(Excerpts from a detection dataset)
┄┄┄┄┄┄┄┄┄┄

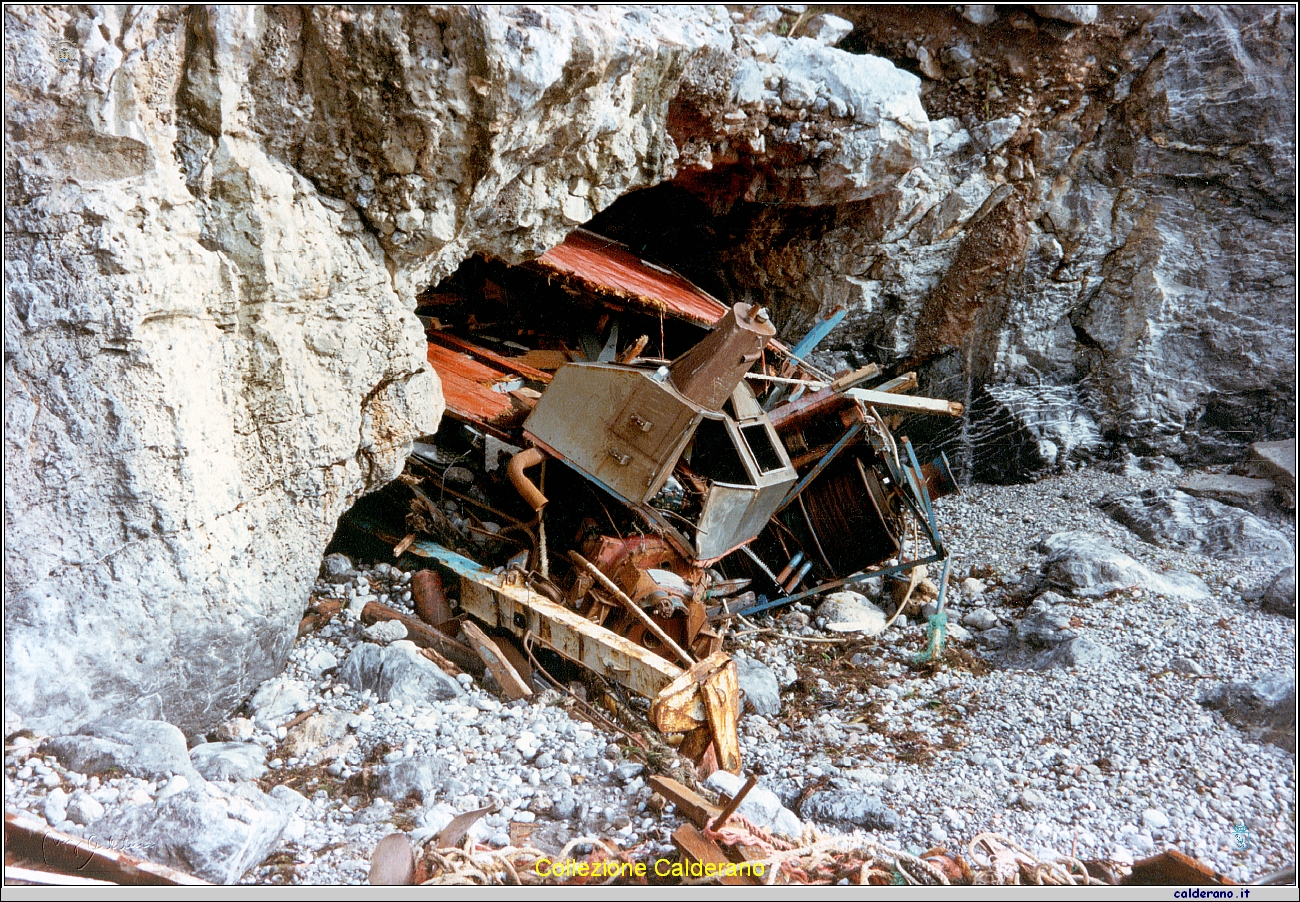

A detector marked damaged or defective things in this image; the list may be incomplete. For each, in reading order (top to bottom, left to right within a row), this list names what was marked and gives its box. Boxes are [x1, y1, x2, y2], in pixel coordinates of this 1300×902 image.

rusty metal sheet [527, 230, 733, 328]
orange rusty stain [530, 230, 733, 328]
broken wooden plank [842, 387, 967, 418]
rusty metal pipe [506, 447, 548, 512]
wrecked wooden boat [335, 227, 967, 769]
broken wooden plank [358, 603, 486, 675]
broken wooden plank [462, 626, 533, 701]
broken wooden plank [647, 779, 722, 831]
broken wooden plank [2, 811, 209, 889]
broken wooden plank [670, 831, 759, 889]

┄┄┄┄┄┄┄┄┄┄

● **TO BE DONE**
Copy out everything from the beginning of the rows above down to the line containing "broken wooden plank [842, 387, 967, 418]", both ends included, with the pictures left out.

● **TASK RESULT**
A detector marked damaged or defective things in this image; the list may be incomplete. For each, in reading order (top to bottom, left to right within a row), this list names what was marked and gives its box. Boxes are [x1, y1, x2, y2], in pixel coordinates of this 1300×902 image.

rusty metal sheet [527, 230, 733, 328]
orange rusty stain [530, 230, 733, 328]
broken wooden plank [842, 387, 967, 418]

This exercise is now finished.